The LA should tell you if they’ve carried out a light-touch assessment. They have to carry out a full assessment if you ask them to.

If you cannot afford what the LA is charging, you can ask for a review  The LA must not charge you more than you can pay.

You could use a ‘budgeting form’ to show what you can afford. You can get this form from debt advice charities. Contact details of 2 debt advice charities are at the end of this page. 

What does the LA look at when they do a financial assessment?

If they carry out a full financial assessment, the LA will look at your:

  • income, and
  • savings or capital.

Income

This might be welfare benefits, a pension, or money you get from investments. They won’t look at money you get from a job or selfemployment.

Savings and capital

If your savings or capital are worth less than £14,250, the LA will ignore them when they do your assessment. If you have more than £23,250 in savings or capital, you will have to pay for the full cost of your services.

‘Capital’ means things you own that have financial value. The LA will ignore the value of the home you normally live in.

How can I deal with problems with social care? 

You can deal with problems with social care services informally or formally. The local authority (LA) should make sure you know how to appeal their decisions, or complain, if you want to.

Informal options 

It is best to try to deal with the problem informally first. You can talk to the professional who is in charge of your support plan. If you do not have a support plan, you should contact the person who did the assessment.
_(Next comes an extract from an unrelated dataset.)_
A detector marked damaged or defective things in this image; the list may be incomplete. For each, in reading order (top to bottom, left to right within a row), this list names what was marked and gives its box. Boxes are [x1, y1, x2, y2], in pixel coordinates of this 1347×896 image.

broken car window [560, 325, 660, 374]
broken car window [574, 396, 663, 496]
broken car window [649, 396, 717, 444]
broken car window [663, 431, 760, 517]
You can ask them to explain their decision, and discuss your concerns. 

If you speak to someone, keep a note of:

  • who you spoke to,
  • when you spoke to them, and
  • what you discussed.

If you are under the Care Programme Approach (CPA), discuss any problems with your care coordinator or key worker. 

Formal options

Complaints

If you cannot solve the problem by talking it through, you can make a complaint. If you want to complain, you should use the LA’s complaints procedure. You can find this by looking on their website, calling them, or speaking to a member of staff. If you are not happy with the outcome of your complaint, it may be possible to complain to the Local Government and Social Care Ombudsman. The ombudsman can investigate complaints. It is independent of social services. You can find its contact details in the ‘Useful Contacts’
section below. 

Legal action

You should be able to deal with most problems informally, or through the complaints procedure. But, if you think your LA is not following the law, you could get legal advice. You would need to speak to a ‘community care’ solicitor. 

The Law Society website has a list of solicitors. You can find this at: solicitors.lawsociety.org.uk. You can search using your postcode and the area of law you want help with. If you don’t have access to the
internet, you can contact the Law Society on 020 7320 5650.
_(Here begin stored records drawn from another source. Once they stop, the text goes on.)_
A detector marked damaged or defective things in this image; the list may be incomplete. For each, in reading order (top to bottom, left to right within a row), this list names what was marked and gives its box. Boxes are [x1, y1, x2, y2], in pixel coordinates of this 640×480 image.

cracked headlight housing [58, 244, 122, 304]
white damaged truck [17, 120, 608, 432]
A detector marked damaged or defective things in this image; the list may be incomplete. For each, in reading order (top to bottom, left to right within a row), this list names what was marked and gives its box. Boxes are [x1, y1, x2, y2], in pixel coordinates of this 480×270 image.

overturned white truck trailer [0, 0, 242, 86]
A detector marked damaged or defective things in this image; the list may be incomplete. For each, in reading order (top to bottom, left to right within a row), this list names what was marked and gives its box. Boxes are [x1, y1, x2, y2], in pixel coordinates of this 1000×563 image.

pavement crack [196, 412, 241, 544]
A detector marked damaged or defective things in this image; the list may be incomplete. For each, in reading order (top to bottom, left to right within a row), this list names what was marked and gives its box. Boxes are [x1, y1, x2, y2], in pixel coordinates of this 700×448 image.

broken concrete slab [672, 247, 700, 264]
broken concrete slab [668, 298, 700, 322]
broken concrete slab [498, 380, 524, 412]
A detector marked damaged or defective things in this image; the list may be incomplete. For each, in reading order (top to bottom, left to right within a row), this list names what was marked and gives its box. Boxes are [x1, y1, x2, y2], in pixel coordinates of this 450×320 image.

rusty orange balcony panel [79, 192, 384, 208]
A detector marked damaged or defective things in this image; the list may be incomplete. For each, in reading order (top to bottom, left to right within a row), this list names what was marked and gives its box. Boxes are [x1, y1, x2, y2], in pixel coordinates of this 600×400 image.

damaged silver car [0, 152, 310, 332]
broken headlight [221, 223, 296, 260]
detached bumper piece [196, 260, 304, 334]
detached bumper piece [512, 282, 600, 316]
Getting legal advice can be expensive. You may be able to get free legal help through the legal aid scheme, but there are rules around this. You can search for a solicitor who helps people through legal aid at:
http://find-legal-advice.justice.gov.uk. Your solicitor would contact the Legal Aid Agency to find out whether you’re entitled to free legal help through the scheme

Useful contacts

National Debtline

They give free, independent, and confidential advice about debt. You can contact them over the telephone, by e-mail, or letter.

Telephone: 0808 808 4000. Open Monday-Friday, 9am-8pm, and
Saturday, 9.30am-1pm.
Webchat: available via the website.
Website: www.nationaldebtline.co.ukorg

StepChange

They give free, confidential advice and support to anyone worried about debt. You can contact them over the telephone or online.

Telephone: 0800 138 1111. Open Monday-Friday, 8am-8pm, and Saturday 8am-4pm.
Website: www.stepchange.org

Local Government and Social Care Ombudsman

They investigate complaints about the local authority and social services.
Address: PO Box 4771, Coventry, CV4 0EH
Telephone: 0300 061 0614. Open Monday-Friday, 8.30am-5.00pm.